**課題要件**
本文の記述に基づき、次の問いに答えよ。
(a) 「Health Scan」のプロジェクトは何を目指して発足したか。
(b) KAGが伴走型での支援を開始したのはいつか。
(c) 一チーム目が成功体験を得た次の段階として、組織拡大の成功セオリーとされているのは何か。

==== 本文

篠﨑 設定した目標や課題は多岐にわたります。新規事業であり、初めてアジャイル開発を取り入れた「Health Scan」のプロジェクトは、シチズングループ横断でデジタルヘルスケアの新しいサービスを生み出すことを目指して発足しました。
私は経営企画部として、事業会社の事業活動、目標と同時に、今回の事業会社単独では進めることが難しい新規領域の目標を、中長期的に遠近両方の視点でみる立場にあります。
「Health Scan」のプロジェクトもアプリの完成がゴールではなく、あくまでスタート地点。また、人材育成も目標の一つとして組み込まれていました。達成すべきいくつかの目標の中で、自分たちの力でアジャイル開発を自走できるようになることも必達目標の一つであり、またシチズングループの中にデザイン思考、価値検証、アジャイル開発を導入、浸透することも狙いでした。
開発メンバーが長く自走できるようにならないと、現在のユーザーニーズには柔軟に応えられません。アプリを作ってからの運用も必要です。だから、実案件を通じて人を育てることは必須項目でした。
山田 KAGが伴走型でのご支援を開始したのは2023年の4月からになります。当初から篠﨑さんは、「プロダクト開発を成功させると同時に、人材育成を通じて組織風土を変革する」と、ミッションを掲げていました。
このミッションを達成するには、一チーム目がまず成功体験を得ることが重要です。次にそのチームを二つに分割しながら体制を拡大していくことが組織拡大の成功セオリーでもあります。

========
==== 提供データ

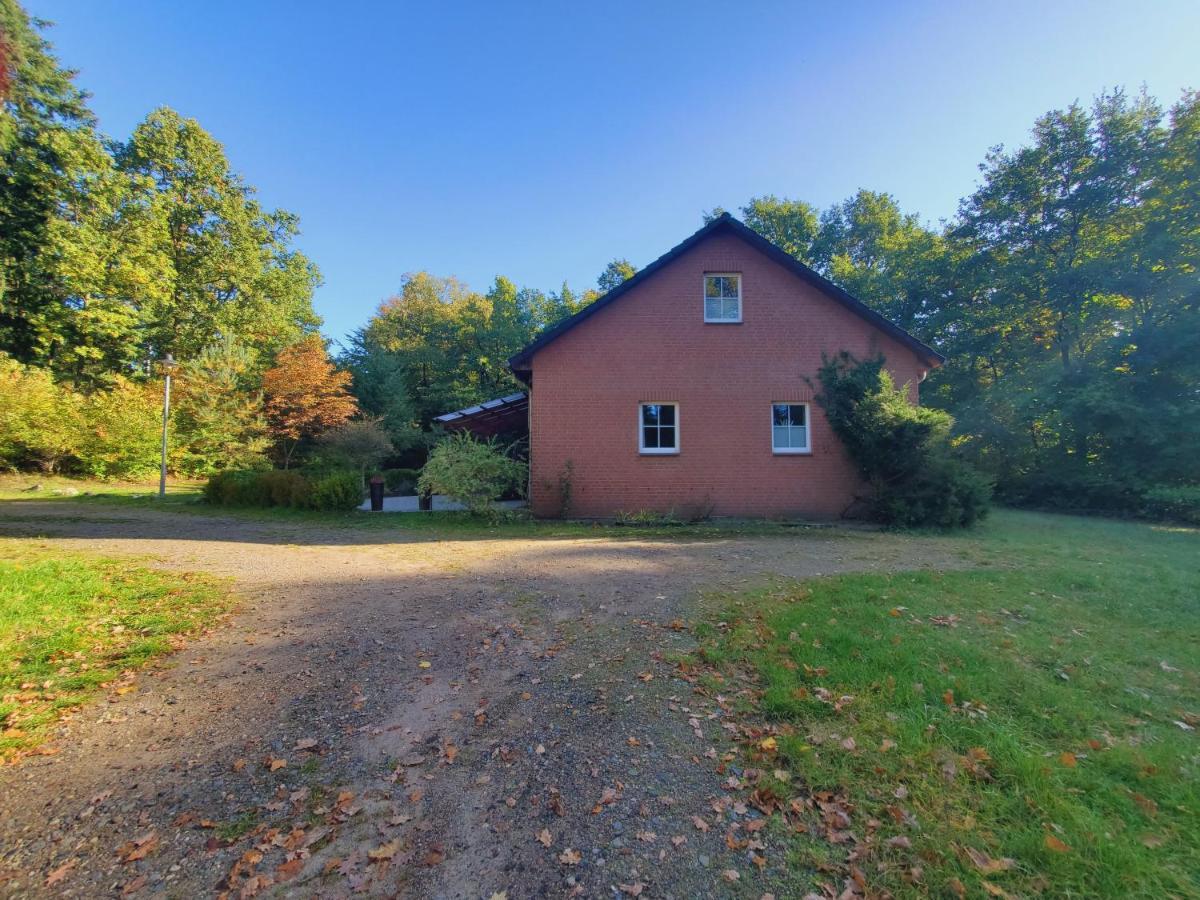 Familienfreundliche Ferienwohnung Soltau Eksteriør bilde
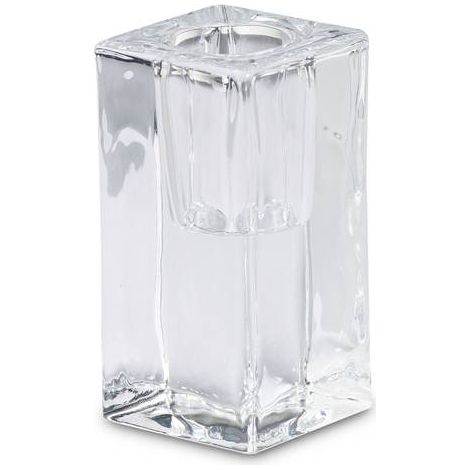 BOLSIUS Squared Glassholder Transparent 80/40 (1/5)
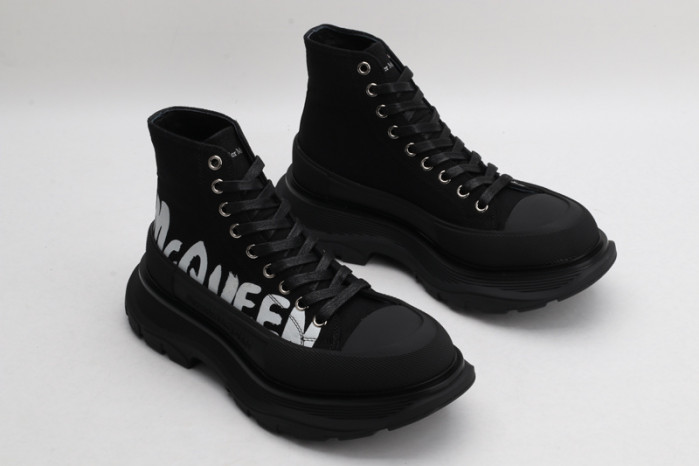 ALEXANDER MCQUEEN CANVAS SNEAKERS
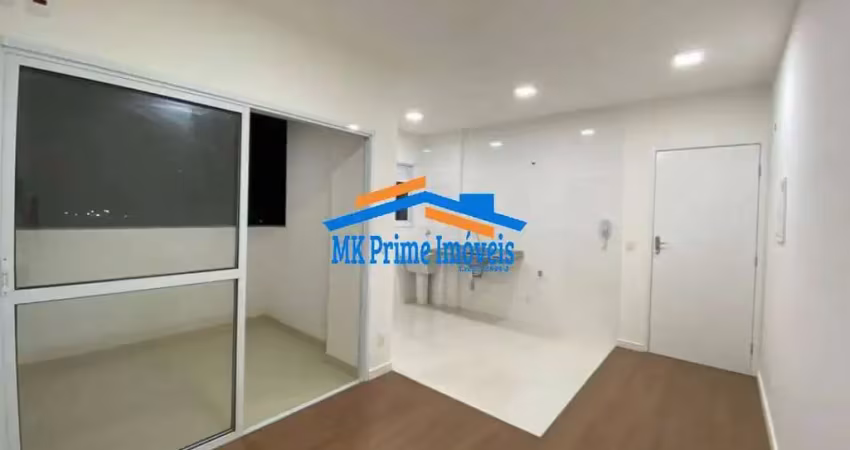Apartamento Bela Vista com 36,87m² com varanda e lazer completo.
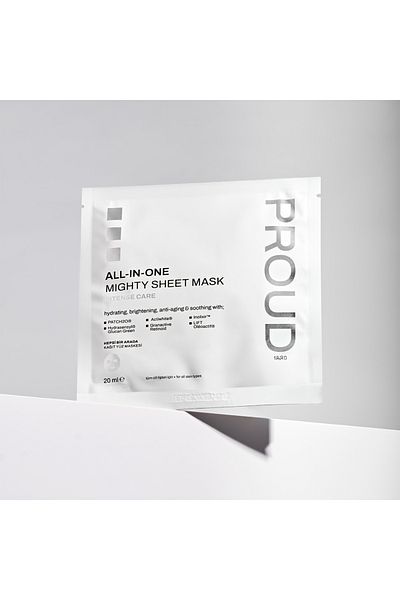 Proud Products - Moisturizing, Repairing, Anti-Aging Paper Mask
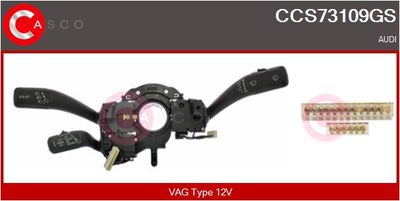 Spínač řízení CASCO CCS73109GS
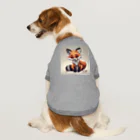 nansu0320のキツネ Dog T-shirt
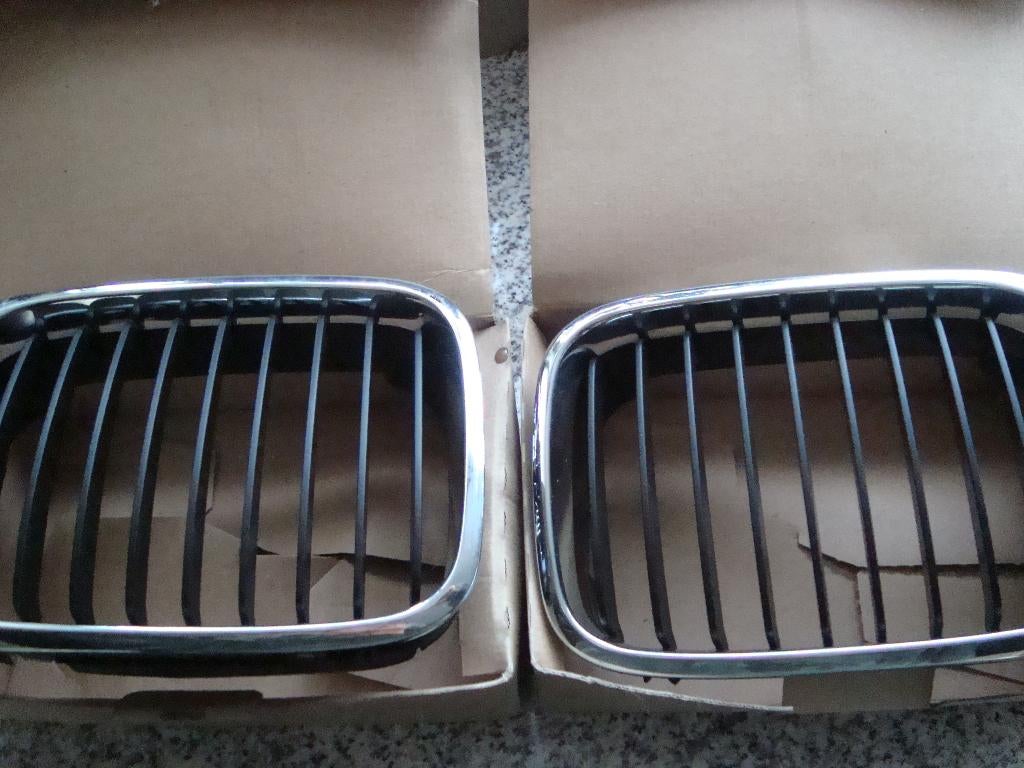 Grill bmw 2 stuks nieuw, Ophalen of Verzenden, Nieuw, BMW, Spatbord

========

**解答欄**
(a) シチズングループ横断でデジタルヘルスケアの新しいサービスを生み出すこと。
(b) 2023年の4月。
(c) そのチームを二つに分割しながら体制を拡大していくこと。